As the answer, give a copy of each line below that includes the word "States".
______________________________
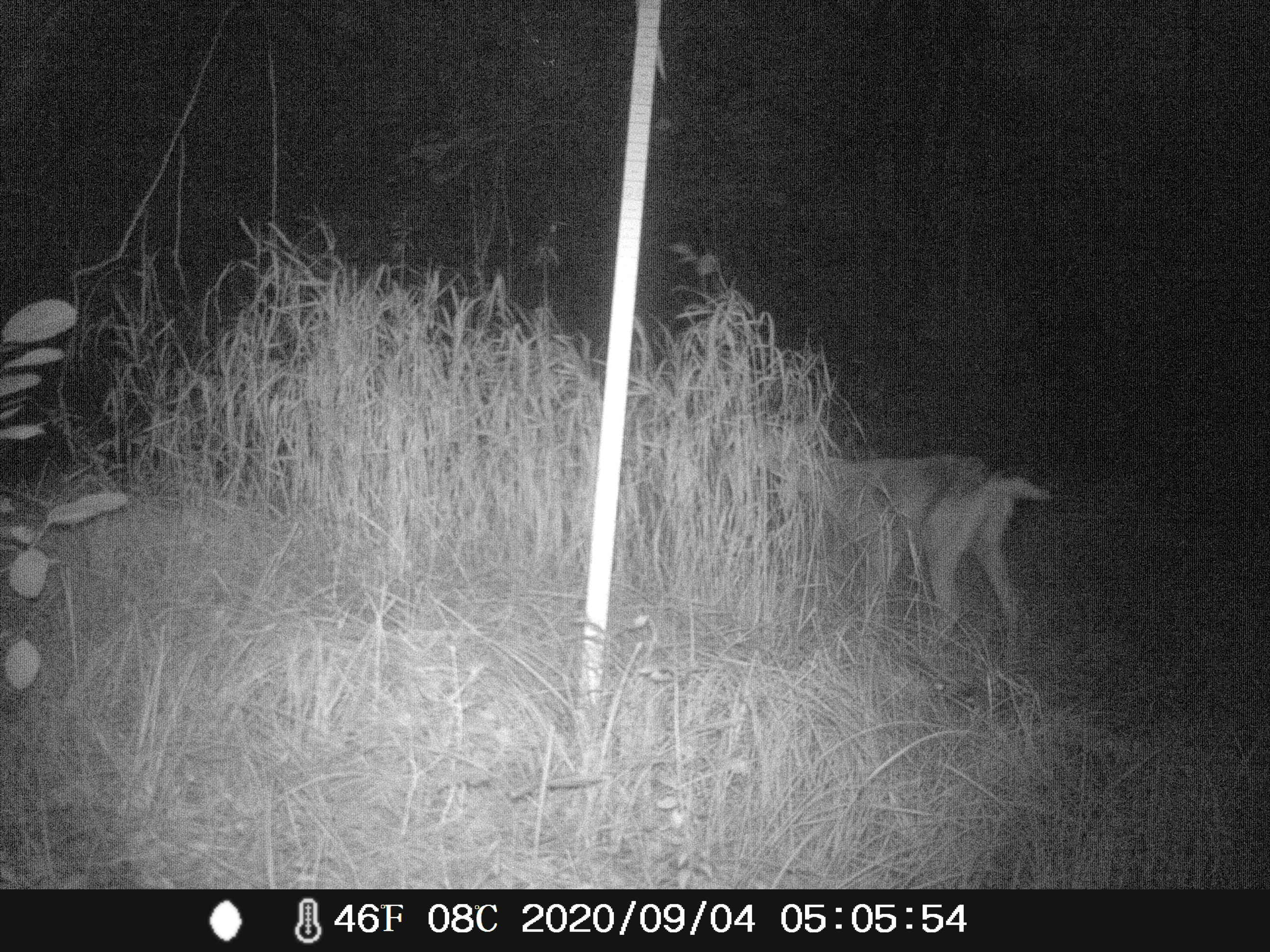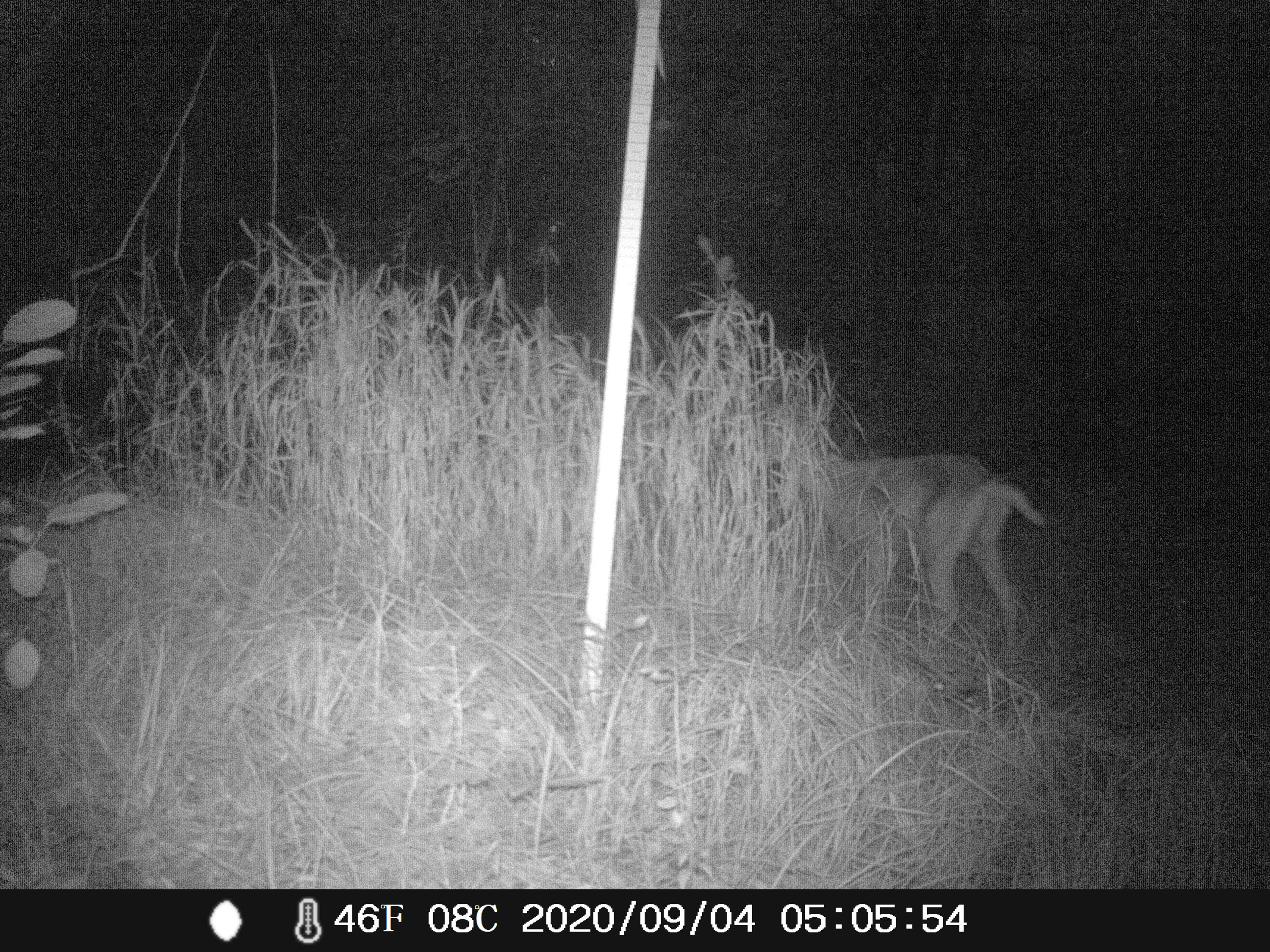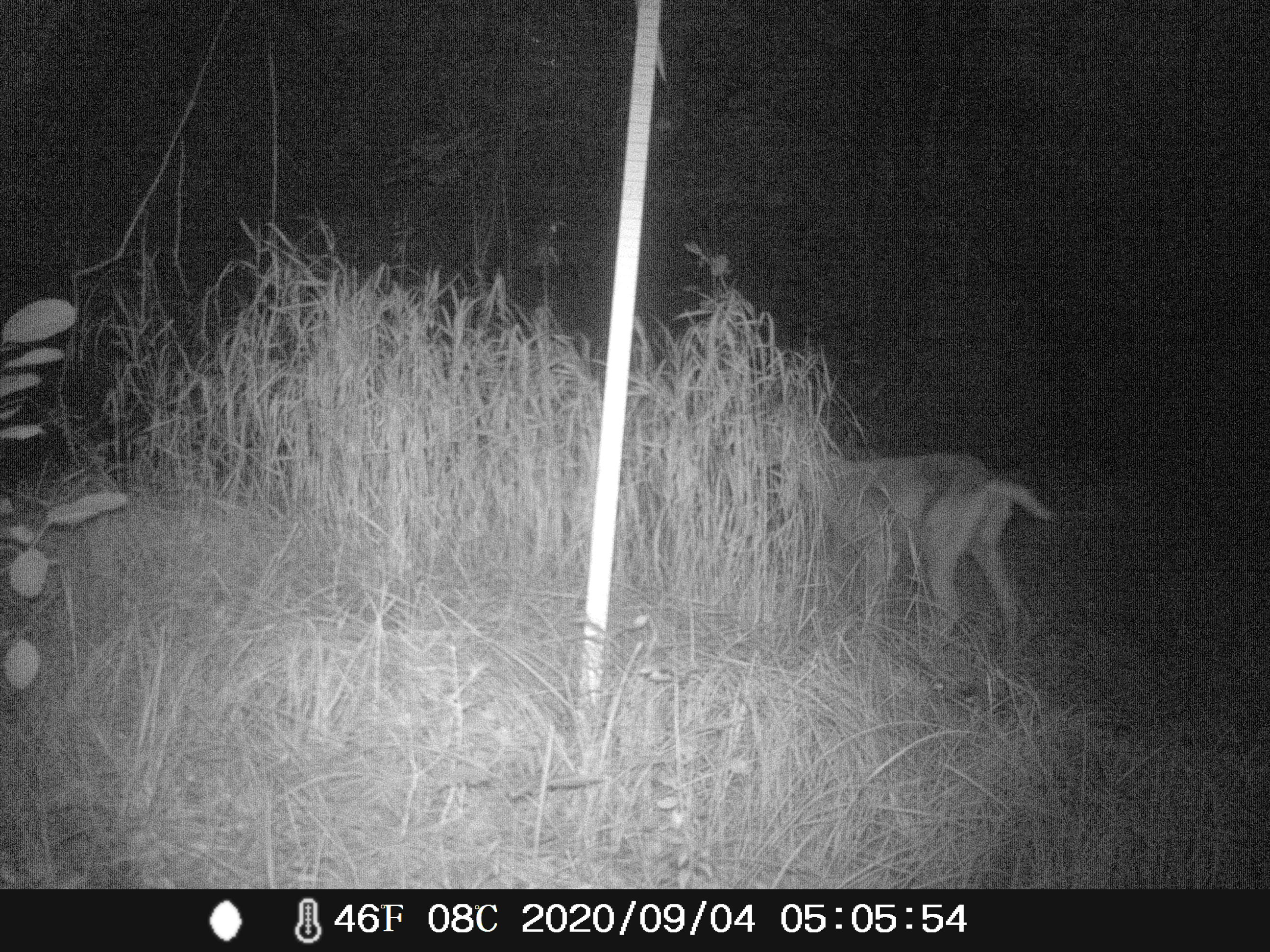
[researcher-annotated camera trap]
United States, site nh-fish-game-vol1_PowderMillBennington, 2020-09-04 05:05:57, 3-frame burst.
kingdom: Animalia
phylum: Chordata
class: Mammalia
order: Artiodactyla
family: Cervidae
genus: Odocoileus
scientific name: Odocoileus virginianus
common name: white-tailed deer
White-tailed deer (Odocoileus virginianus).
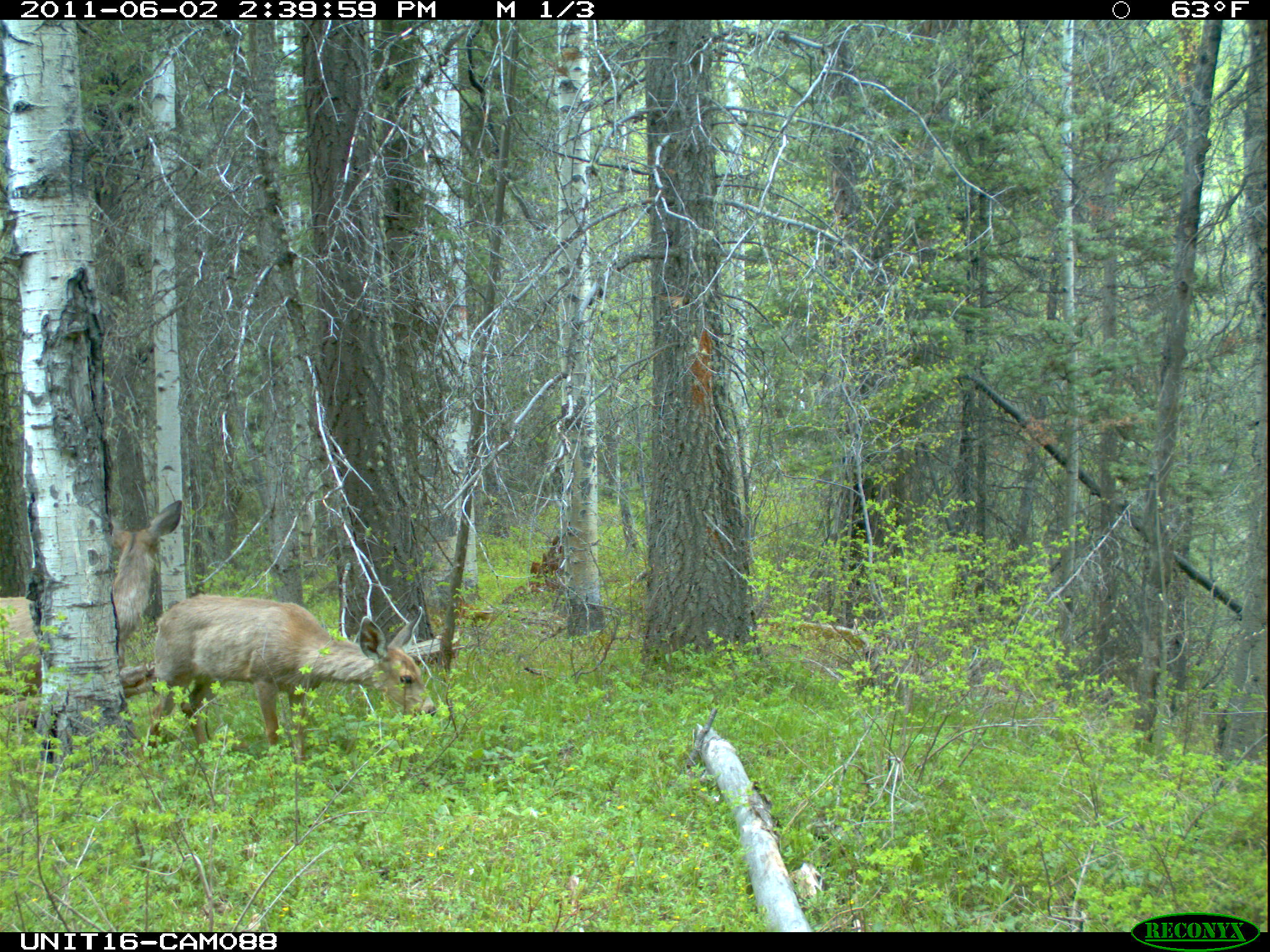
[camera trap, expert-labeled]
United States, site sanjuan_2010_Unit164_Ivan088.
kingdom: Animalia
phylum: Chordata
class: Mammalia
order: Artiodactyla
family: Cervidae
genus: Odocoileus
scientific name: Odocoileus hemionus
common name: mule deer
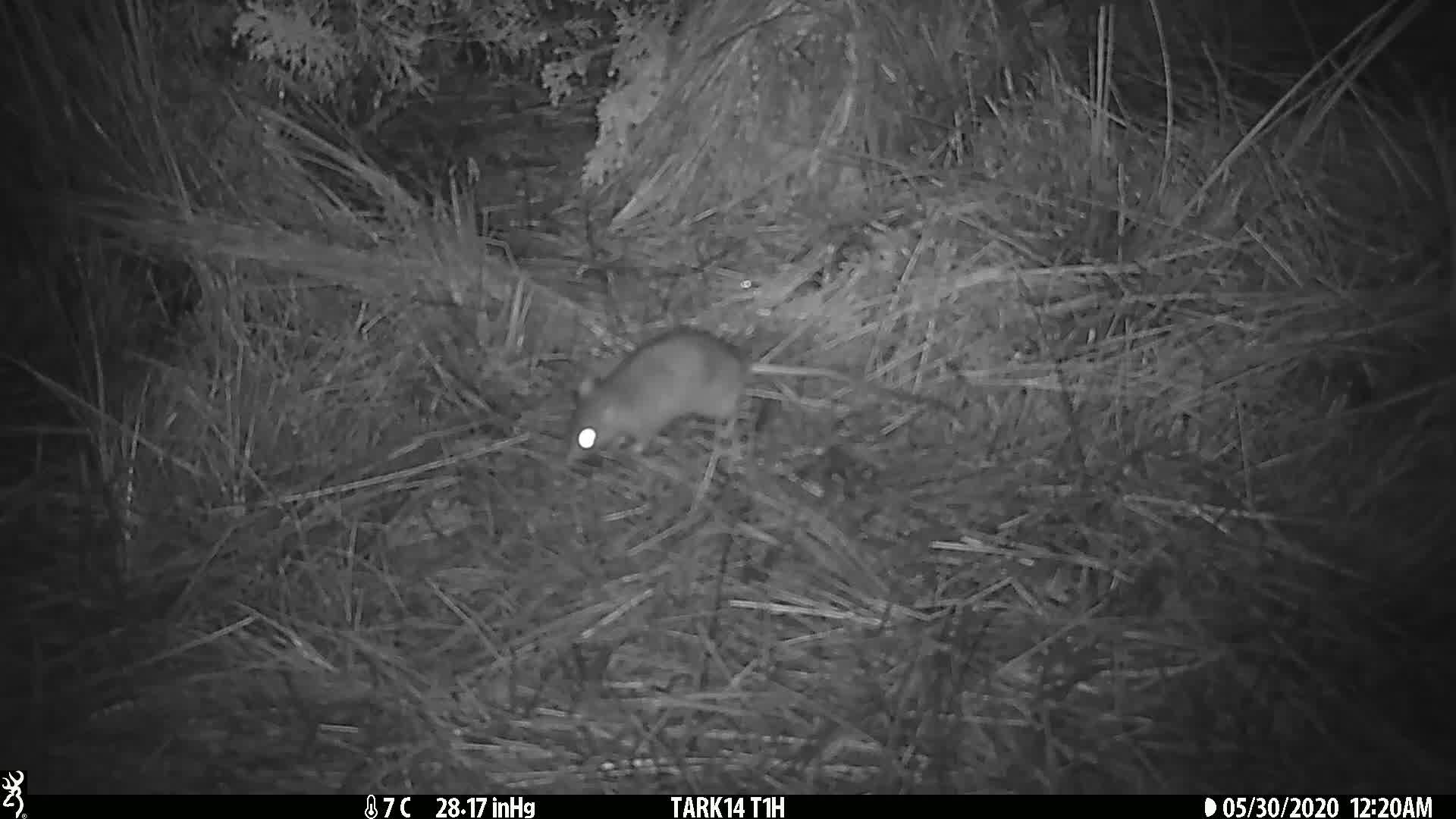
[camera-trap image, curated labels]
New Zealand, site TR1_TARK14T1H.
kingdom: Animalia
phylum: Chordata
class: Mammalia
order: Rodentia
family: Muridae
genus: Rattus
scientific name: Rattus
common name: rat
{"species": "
______________________________
— Finished exercise —
United States, site nh-fish-game-vol1_PowderMillBennington, 2020-09-04 05:05:57, 3-frame burst.
United States, site sanjuan_2010_Unit164_Ivan088.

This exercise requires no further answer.